Dulu bertanya agama adalah hal yang biasa. Sangat biasa.
Ya sekadar pertanyaan yang diajukan untuk mengenal.
Untuk tahu kapan harus berhenti main misalnya.
Bahkan seringkali tidak perlu ditanya.
Karena saat waktunya tiba, kita akan tahu dan menyesuaikan saja.

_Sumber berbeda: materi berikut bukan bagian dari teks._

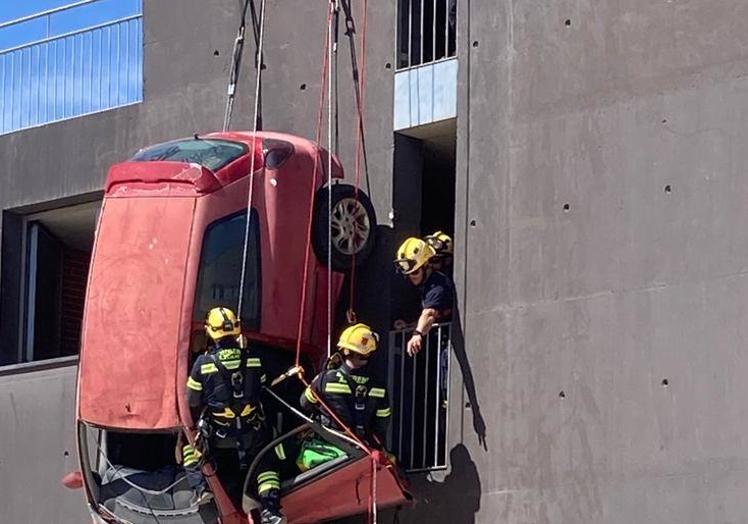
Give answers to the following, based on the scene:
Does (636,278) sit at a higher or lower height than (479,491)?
higher

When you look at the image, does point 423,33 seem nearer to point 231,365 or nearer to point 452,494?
point 231,365

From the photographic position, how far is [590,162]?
1567cm

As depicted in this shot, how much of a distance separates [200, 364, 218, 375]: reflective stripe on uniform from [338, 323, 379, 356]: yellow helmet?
3.45ft

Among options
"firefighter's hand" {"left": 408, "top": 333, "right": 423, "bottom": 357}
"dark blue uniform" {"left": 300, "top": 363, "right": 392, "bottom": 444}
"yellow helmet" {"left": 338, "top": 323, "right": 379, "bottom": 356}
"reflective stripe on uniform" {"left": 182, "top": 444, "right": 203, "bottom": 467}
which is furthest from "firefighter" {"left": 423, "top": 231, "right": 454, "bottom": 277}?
"reflective stripe on uniform" {"left": 182, "top": 444, "right": 203, "bottom": 467}

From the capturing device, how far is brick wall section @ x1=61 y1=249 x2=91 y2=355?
2162 centimetres

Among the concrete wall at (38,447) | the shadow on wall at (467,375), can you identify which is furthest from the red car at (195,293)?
the concrete wall at (38,447)

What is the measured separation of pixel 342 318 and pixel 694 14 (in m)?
3.87

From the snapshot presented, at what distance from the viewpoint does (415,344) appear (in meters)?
15.9

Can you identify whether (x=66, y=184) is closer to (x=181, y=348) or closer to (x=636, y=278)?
(x=181, y=348)

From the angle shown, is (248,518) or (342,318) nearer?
(248,518)

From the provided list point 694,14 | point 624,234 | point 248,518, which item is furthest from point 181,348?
point 694,14

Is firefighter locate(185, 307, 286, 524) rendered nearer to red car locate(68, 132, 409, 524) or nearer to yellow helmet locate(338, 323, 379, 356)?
red car locate(68, 132, 409, 524)

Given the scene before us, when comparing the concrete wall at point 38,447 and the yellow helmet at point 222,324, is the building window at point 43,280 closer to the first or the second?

“Wah adzan magrib nih, pulang dulu ya”
Ooh dia Islam ya.
“Kalo minggu pagi aku ke gereja. Sore aja ya mainnya”
Ooh dia Kristen.
“Makan yuk, nih ada gule sapi”
“Wah makasih, aku ga makan sapi”
Ooh dia Hindu.
Sudah, sampai di sana saja. Cukup tahu dan jadi saling mengerti.
Setelah sekarang jadi dewasa, kok bertanya agama kamu apa jadi sensitif sekali rasanya.
Tiap ingin bertanya, rasanya takut dicap intoleran dan mau tau urusan orang.
Tak jarang, bertanya agama malah dianggap jadi sumber penghakiman. Bahkan sering jadi pembatas kita berteman.
Ingin rasanya kembali ke masa lalu, saat semuanya sangat sederhana. Saat tahu agama orang adalah cara kita toleran dan menghormati keyakinannya.
Saat kita baik-baik saja berbeda tanpa rasa curiga.
Saat kita cuma tahu, kita hanya dua anak yang butuh teman main bersama.